Self-regulation Organization

Plan a Meaningful Project

If your child doesn't already have too many activities

How To Apply It!

  1. When your teen identifies an area of true interest or passion, encourage him to engage in a meaningful long-term project that will require organization and planning.
  2. Let the teen take the lead on exploring an interest for the project. If you want them to truly care about a successful outcome, it needs to be their area of interest, no one else's.
  3. Help the teen identify a specific goal. If it requires too little effort, she won't learn much. If it is too challenging, she might end up discouraged and unsuccessful. Finding a good-fit goal requires careful guidance from an adult who understands the student well.
  4. Agree on an appropriate start date. Starting a project at the beginning of the school year when there are many other stressors might not be a good idea. However, starting during winter break when there is some downtime might be a great way to keep your student motivated through the winter months.
  5. Create a plan. While your teen might say, "I know what I need to do," this is probably the time to be firm. Agree to provide the support she needs, but only if she has a plan you can both agree on. And that plan should be on paper where you can both look at it. The plan could be a checklist with dates, a calendar with milestones highlighted, or an accordion file with tabs marked for the deliverables. As a general rule, paper-based organizational tools work better than digital tools for students with weaker executive function and organization skills.
  6. Let them own the plan. The goal is for your teen to have ownership of the process and feel the accomplishment of completing the work independently. However, adults will want to provide gentle check-ins to ask how things are going and offer appropriate levels of support or encouragement to be sure they are meeting their objectives.
  7. Reflect afterwards. After the project is completed, be sure that your teen reflects on the process and what went well and what might have been disappointing or frustrating. If your teen is sensitive about the outcome, give him an appropriate amount of time before discussing. However, this is an essential step in the growth process so do not skip it or wait too long even if it is not easy.

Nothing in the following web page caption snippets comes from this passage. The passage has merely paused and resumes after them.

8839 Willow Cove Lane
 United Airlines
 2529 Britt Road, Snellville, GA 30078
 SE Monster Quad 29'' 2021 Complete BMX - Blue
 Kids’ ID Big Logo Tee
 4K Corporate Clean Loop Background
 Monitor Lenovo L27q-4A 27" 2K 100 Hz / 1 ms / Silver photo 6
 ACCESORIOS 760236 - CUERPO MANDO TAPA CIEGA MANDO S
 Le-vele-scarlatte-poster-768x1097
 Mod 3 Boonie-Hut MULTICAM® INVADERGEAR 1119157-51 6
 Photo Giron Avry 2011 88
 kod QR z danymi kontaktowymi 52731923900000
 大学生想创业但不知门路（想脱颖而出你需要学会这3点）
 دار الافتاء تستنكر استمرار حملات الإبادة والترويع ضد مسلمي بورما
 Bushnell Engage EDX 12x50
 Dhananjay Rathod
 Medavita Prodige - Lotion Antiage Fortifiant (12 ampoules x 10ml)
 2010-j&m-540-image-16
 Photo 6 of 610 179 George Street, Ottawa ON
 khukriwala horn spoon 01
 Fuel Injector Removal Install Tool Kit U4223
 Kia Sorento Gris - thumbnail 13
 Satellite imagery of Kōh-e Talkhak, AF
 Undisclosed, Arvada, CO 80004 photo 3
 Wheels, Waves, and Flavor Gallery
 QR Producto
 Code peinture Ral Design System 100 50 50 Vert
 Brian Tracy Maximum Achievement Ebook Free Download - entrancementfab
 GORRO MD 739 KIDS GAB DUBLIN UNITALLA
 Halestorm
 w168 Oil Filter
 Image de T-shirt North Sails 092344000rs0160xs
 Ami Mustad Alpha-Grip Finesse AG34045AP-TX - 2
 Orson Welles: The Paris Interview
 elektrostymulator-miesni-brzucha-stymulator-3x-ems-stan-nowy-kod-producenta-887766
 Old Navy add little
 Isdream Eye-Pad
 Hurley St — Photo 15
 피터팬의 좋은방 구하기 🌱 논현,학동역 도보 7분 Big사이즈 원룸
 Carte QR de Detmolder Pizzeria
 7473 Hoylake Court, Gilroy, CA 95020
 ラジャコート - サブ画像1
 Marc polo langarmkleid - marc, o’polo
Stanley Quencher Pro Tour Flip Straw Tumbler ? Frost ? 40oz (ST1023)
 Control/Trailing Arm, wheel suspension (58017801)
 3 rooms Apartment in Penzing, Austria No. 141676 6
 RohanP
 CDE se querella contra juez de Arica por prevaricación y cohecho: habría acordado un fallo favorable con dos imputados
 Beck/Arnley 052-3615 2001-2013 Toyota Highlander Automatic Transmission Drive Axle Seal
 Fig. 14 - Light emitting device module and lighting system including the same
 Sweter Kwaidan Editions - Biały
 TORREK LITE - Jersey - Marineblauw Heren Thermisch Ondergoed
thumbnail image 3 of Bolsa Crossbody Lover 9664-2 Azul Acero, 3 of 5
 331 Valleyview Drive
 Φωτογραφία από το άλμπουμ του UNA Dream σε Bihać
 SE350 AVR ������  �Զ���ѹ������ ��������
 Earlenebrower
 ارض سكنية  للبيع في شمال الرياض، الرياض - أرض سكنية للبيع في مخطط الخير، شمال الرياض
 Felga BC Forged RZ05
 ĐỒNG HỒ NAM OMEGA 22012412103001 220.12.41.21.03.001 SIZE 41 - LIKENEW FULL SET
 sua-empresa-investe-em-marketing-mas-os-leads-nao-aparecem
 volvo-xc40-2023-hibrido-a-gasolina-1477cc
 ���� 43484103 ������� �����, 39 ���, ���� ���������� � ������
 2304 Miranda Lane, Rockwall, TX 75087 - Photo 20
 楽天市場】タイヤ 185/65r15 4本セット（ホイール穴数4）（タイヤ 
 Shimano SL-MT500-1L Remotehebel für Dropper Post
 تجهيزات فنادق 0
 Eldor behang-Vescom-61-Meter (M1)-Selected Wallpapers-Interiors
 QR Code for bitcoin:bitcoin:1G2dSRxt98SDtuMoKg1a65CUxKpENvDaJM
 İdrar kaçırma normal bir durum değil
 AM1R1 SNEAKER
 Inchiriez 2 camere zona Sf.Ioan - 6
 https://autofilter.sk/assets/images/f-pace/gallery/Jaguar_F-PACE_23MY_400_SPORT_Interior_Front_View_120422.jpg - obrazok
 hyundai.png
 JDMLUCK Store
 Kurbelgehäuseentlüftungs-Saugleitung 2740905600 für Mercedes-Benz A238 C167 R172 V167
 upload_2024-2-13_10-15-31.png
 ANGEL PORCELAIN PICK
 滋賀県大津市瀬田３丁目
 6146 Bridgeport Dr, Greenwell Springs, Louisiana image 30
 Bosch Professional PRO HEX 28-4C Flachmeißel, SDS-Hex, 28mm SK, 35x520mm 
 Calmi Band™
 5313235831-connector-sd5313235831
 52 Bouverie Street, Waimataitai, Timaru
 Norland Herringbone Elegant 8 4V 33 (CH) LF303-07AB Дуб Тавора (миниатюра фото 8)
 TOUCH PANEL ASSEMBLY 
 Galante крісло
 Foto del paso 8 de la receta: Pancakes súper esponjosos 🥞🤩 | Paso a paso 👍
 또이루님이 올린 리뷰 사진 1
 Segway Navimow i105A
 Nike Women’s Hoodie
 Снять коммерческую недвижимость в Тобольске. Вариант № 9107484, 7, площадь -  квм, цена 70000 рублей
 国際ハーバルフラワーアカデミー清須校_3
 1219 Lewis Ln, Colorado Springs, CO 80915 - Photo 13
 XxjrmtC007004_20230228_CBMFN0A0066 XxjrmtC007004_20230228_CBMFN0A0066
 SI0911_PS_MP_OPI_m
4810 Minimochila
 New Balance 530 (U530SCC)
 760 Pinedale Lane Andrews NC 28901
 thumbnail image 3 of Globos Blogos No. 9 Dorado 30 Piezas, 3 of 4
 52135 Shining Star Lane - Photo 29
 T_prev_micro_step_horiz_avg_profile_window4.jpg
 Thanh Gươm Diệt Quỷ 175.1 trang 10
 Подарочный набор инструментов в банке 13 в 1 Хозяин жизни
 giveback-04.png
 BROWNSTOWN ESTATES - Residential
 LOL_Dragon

The Science Of Learning (why It Works)

It is essential that adolescents learn good planning and organization skills before they go off to college. The best way to learn these skills is through meaningful practice. Parents often assume that school projects will help students develop organization and planning skills. However, if the student is not inherently interested in the project, they might simply put in the work needed to get the desired grade. Unfortunately, in those cases, they are often not developing the effective long-term planning skills of having a meaningful objective and developing a plan that will enable them to produce their best work.